Title:
Modeling of Near-Surface-Mounted Carbon Fiber-Reinforced Polymer for Strengthening Reinforced Concrete Beams in Sustained Load
Author(s):
Yail J. Kim
Publication:
Structural Journal
Volume:
112
Issue:
6
Appears on pages(s):
805-813
Keywords:
carbon fiber-reinforced polymer (CFRP); long-term; modeling; near-surface-mounted (NSM); strengthening; sustained load
DOI:
10.14359/51687659
Date:
11/1/2015
Abstract:
This paper presents a theoretical model for predicting the longterm behavior of near-surface-mounted (NSM) carbon fiber reinforced polymer (CFRP) strips embedded in a reinforced concrete beam subjected to creep-induced distress.
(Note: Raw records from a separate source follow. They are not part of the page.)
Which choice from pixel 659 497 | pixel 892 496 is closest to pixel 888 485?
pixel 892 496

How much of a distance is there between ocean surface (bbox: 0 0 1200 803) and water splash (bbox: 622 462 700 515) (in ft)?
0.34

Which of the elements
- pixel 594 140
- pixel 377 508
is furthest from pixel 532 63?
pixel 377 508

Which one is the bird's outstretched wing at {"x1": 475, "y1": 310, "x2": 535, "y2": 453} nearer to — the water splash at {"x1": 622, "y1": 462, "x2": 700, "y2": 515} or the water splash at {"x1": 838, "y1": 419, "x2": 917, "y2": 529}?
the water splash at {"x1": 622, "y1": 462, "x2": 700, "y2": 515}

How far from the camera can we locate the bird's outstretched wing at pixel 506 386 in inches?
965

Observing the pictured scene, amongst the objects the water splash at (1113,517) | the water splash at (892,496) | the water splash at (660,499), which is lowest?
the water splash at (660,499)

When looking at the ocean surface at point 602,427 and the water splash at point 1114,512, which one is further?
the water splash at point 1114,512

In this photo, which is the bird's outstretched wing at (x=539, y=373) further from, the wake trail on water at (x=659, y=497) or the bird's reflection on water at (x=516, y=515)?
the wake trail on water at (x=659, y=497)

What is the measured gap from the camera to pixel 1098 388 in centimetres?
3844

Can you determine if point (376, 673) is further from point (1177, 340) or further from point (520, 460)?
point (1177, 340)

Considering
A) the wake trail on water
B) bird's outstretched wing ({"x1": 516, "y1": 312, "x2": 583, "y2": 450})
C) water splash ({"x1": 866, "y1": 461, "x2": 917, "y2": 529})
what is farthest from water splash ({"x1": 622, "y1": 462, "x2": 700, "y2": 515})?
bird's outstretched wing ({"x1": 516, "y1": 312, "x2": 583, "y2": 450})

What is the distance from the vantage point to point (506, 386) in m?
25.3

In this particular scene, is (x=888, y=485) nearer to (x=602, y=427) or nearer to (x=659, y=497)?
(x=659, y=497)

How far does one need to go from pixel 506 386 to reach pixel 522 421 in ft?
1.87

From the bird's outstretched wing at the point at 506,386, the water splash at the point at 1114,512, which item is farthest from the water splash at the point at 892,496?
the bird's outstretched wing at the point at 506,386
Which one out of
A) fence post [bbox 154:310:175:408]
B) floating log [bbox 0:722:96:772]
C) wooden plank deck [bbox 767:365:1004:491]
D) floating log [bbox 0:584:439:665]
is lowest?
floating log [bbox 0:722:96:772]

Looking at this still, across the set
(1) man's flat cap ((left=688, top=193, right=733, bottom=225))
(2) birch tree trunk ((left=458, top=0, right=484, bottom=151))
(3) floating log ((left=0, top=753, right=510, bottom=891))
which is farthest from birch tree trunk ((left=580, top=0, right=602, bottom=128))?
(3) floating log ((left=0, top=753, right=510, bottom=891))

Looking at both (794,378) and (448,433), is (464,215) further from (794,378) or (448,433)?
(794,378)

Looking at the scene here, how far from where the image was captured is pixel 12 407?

The concept of age-adjusted effective properties is employed, including timedependent material characteristics. Upon validation of the modeling approach using a previously conducted test program, a parametric investigation is performed to examine the effect of various material parameters such as concrete strength, CFRP modulus, and reinforcement ratio. A design proposal is made to facilitate NSM CFRP technologies for practical strengthening application. Four design categories are suggested depending on the level of sustained load. The proposed long-term design factors are in conformance with the time-dependent multipliers of ACI 318-11.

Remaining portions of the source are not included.